La zizanie des «hypothèses d’école»
L’opération suicide de lundi est venue semer une forte dose de suspicion additionnelle sur une scène politique en prise au doute qui ne sait plus discerner le faux du vrai.
L’opération suicide de lundi est venue semer une forte dose de suspicion additionnelle sur une scène politique en prise au doute qui ne sait plus discerner le faux du vrai.
Les renversements d’alliances, le jusqu’auboutisme des uns et des autres, la diabolisation mutuelle et le peu de cas fait des véritables enjeux nationaux ne promettaient déjà rien de beau. Et voilà que le terrorisme pointe de nouveau son nez, invitant à un retour aux interprétations, aux accusations mutuelles, aux surenchères idéologiques... Qui donc est derrière ce nouvel attentat aux moyens artisanaux qui fait appel à la femme comme chair à canon, comme pour discréditer son émancipation et sa modernité dans le seul pays arabe où sa liberté a franchi de grands pas ?
Mais voilà qu’un ancien porte-parole du ministère de l’intérieur vient nous expliquer que l’objectif de l’opération est de faire porter le chapeau à Ennahdha et que les responsables agissent de l’étranger pour nuire à l’image du pays et accentuer la crise. Du coup, le «débat» facebookien est attisé, devenant hystérique au point d’en appeler à l’affrontement. Un «débat» qui opposait déjà deux camps bien distincts sur la scène politique, autour de la crise gouvernementale. Mais qui prenait déjà, suite aux accusations des avocats des martyrs Belaïd et Brahimi quant au supposé réseau sécuritaire d’ennahdha, une tournure plus qu’inquiétante, puisque renouant avec l’exclusion réciproque et un appel à en découdre.
Mise en garde ou menace ?
La réaction d’ennahdha ne s’est pas fait attendre. Son discours s’est radicalisé, certains de ses leaders ont cru utile de faire craindre des attentats terroristes, et fâché, Ghannouchi a carrément accusé ses «adversaires» — sans en délimiter les contours — de vouloir provoquer des «bains de sang».

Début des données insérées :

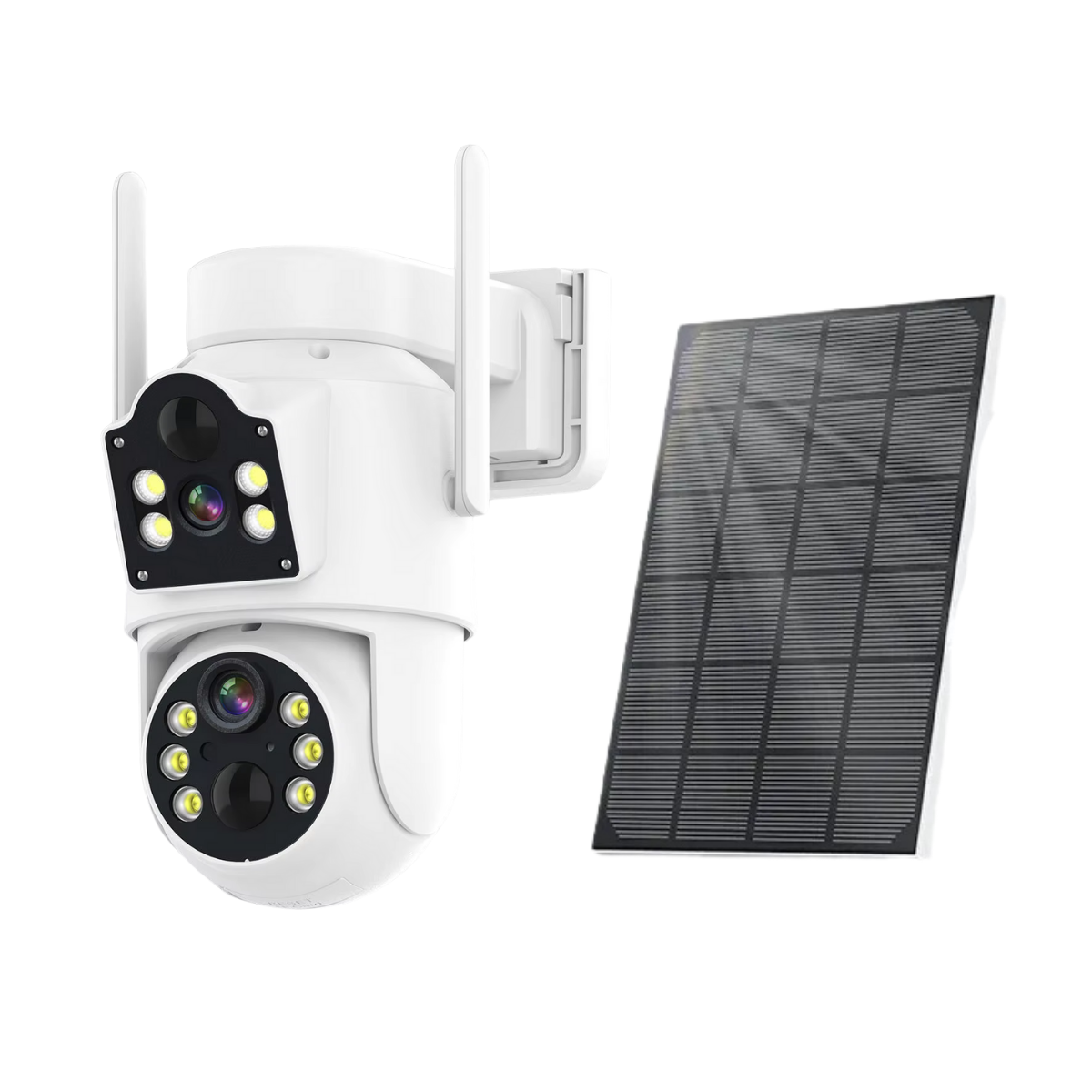 Cámara Solar 360° IP66 Visión Nocturna HD 128GB Wifi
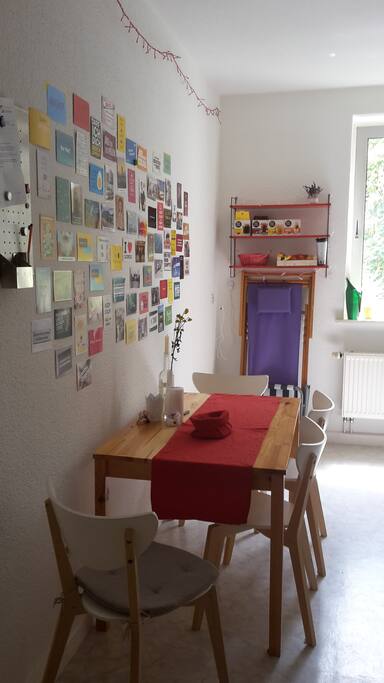 Essbereich in der Küche mit viel Platz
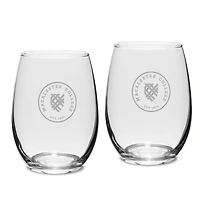 Macalester Scots 15oz. 2-Piece Stemless Wine Glass Set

Ce système «de défense» d’ennahdha est omniprésent et ne fait jamais défaut. Mais peu de gens ont pensé à signifier à nos islamistes modérés le double sens que prennent les «mises en garde» exprimées de la sorte. S’agit-il effectivement de mises en garde ou est-ce une forme de menace ? Face aux exigences de justice exprimées par le Front populaire, Ennahdha aurait-il recours à la menace ou est-ce juste un appel à la modération ? Ne se peut-il pas que suspectés d’avoir une main dans les deux assassinats politiques, les islamistes se soient crus autorisés à renouer avec la manière forte ? Celle d’avant l’abandon de la clandestinité, en 1995.
C’est là de simples «hypothèses d’école» qui abondent sur les réseaux sociaux, autant d’ailleurs que la thèse défendue sur Nessma TV par l’ancien porte-parole du ministère de l’intérieur. Mais d’autres possibilités sont lancées ici et là, pointant des services de renseignements étrangers ou arabes, voire la propre famille de feu Chokri Belaïd ou de Mohamed Brahimi ou encore un leader «concurrent».
Ce qui importe aujourd’hui, c’est de ne plus jouer avec le feu en s’improvisant apprenti sorcier, et d’agir réellement et concrètement à ce que la justice indépendante ait enfin entre ses mains les moyens de découvrir la vérité. Même si cela devait gêner ou même éclabousser quelque peu certains responsables du parti qui, à l’époque, avaient la charge du pouvoir. Avec tout ce que cela suppose comme contraintes, y compris diplomatiques.